Premier pas vers un Cap Carbone

Antoine Mermod s’est réjoui que l’IMOCA apporte son soutien total à son programme en cours pour comprendre et réduire les impacts environnementaux de l’activité et qui ont commencé par une analyse du cycle de vie des différents composants qui entrent dans la fabrication d’un nouvel IMOCA. « Notre objectif est de réduire l’impact de la construction d’un IMOCA et je suis ravi que les skippers et les équipes soutiennent pleinement le travail que nous effectuons depuis plusieurs années sur ce sujet », déclare-t-il. « Nous proposons aujourd’hui une nouvelle règle, inspirée de celle utilisée sur l’America’s Cup, afin d’encadrer la méthode de réduction d’impact. Cette règle a été élaborée en concertation avec nos équipes, nos fournisseurs, nos constructeurs et l’ensemble du secteur concerné. C’est la première étape vers l’établissement d’un Cap Carbone pour l’IMOCA ».

Le défi à part entière de cet aller-retour en Atlantique

Avec la Transat Jacques Vabre, en double, qui se profile et le Retour à la Base, en solitaire, qui suivra, il s’agit d’une période passionnante pour la flotte. « Nous entrons dans le ‘money time’ pour préparer le Vendée Globe », souligne Antoine. « Sur ces deux transatlantiques, nous allons avoir tous les skippers avec leur bateau. Cela marque le début de l’analyse de la rapidité et de la qualité de chacun.
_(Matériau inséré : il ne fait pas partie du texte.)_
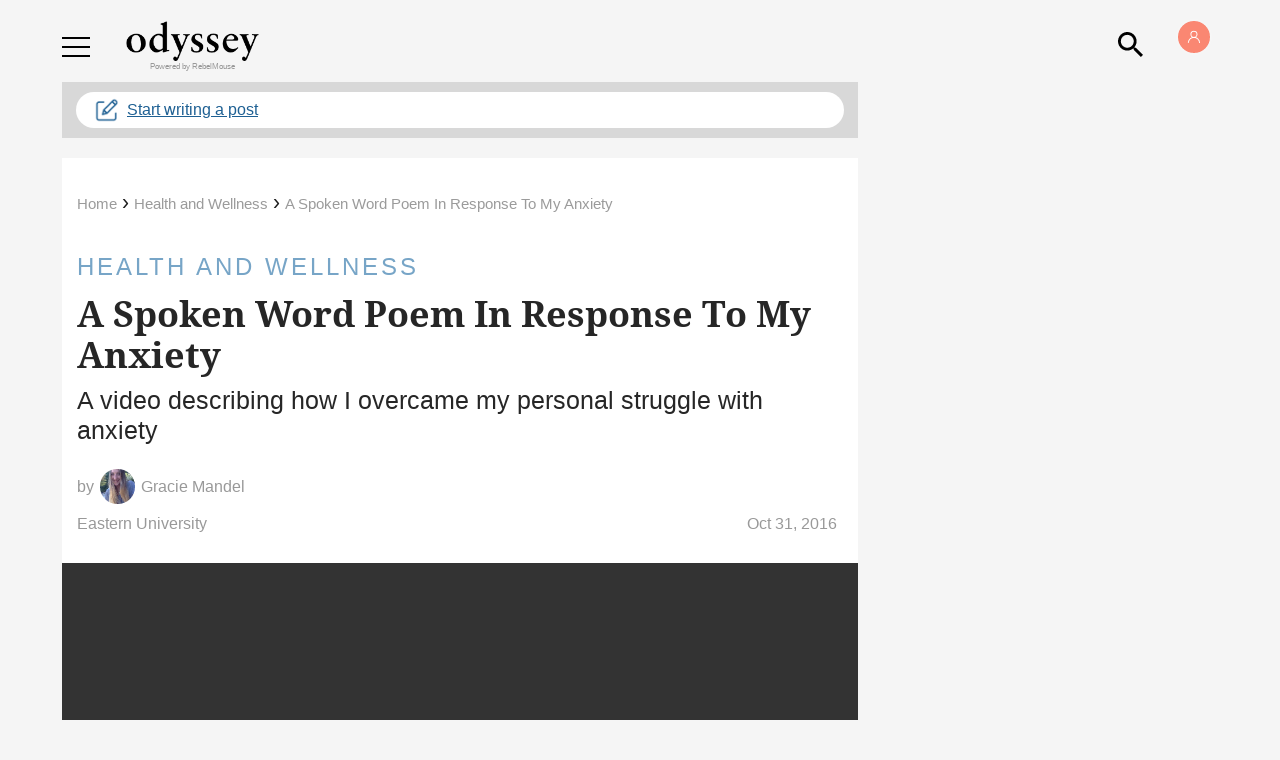

--- FILE ---
content_type: application/javascript; charset=utf-8
request_url: https://fundingchoicesmessages.google.com/f/AGSKWxUYn4jXKhDHIju7uLmCrJi-sSfSNW-2Gtgay4_KEPo_jQchJnrOr2FFxru20JyNWZjcasaBqHRO1sXVmtuVnOW0CTQBMASB7IKVOxQ93X2N2lsDQU37Iul18SkBl4rJHzvsFgpHOijr1C2FjzW-dY_cJXF6UWNNSUh4kX6j-iCYmQUpr-7L_XUxWVNC/_/adv_left_/footer_ads_/mainpagepopupadv1._middle_ads./adv_link.
body_size: -1291
content:
window['968b1696-a2ab-4a33-a5c5-d96ad60bed86'] = true;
La plupart des bateaux qui ont été modifiés l’hiver dernier ou nouvellement mis à l’eau sont maintenant prêts et je dirais que c’est vraiment le début du jeu.”

Pour finir, il souligne que le défi dans l’hémisphère nord qui attend les marins est de taille et, malgré la pression de la qualification au Vendée Globe, les skippers participeront pleinement aux deux épreuves à venir. « Lorsque vous traversez le golfe de Gascogne et l’océan Atlantique en double en novembre et que vous revenez en solitaire en décembre, il ne s’agit pas seulement d’un exercice de qualification pour une course, c’est un défi à part entière », affirme le président. « Nous devrions penser à la difficulté de chaque défi plutôt que de penser à nous qualifier pour une autre chose.” ajoute-t-il.

L’Assemblée Générale de la Classe IMOCA a également été l’occasion d’élire deux nouveaux membres du Conseil d’Administration : Damien Seguin, skipper du Groupe APICIL, et David Sineau, team manager d’Initiatives-Cœur.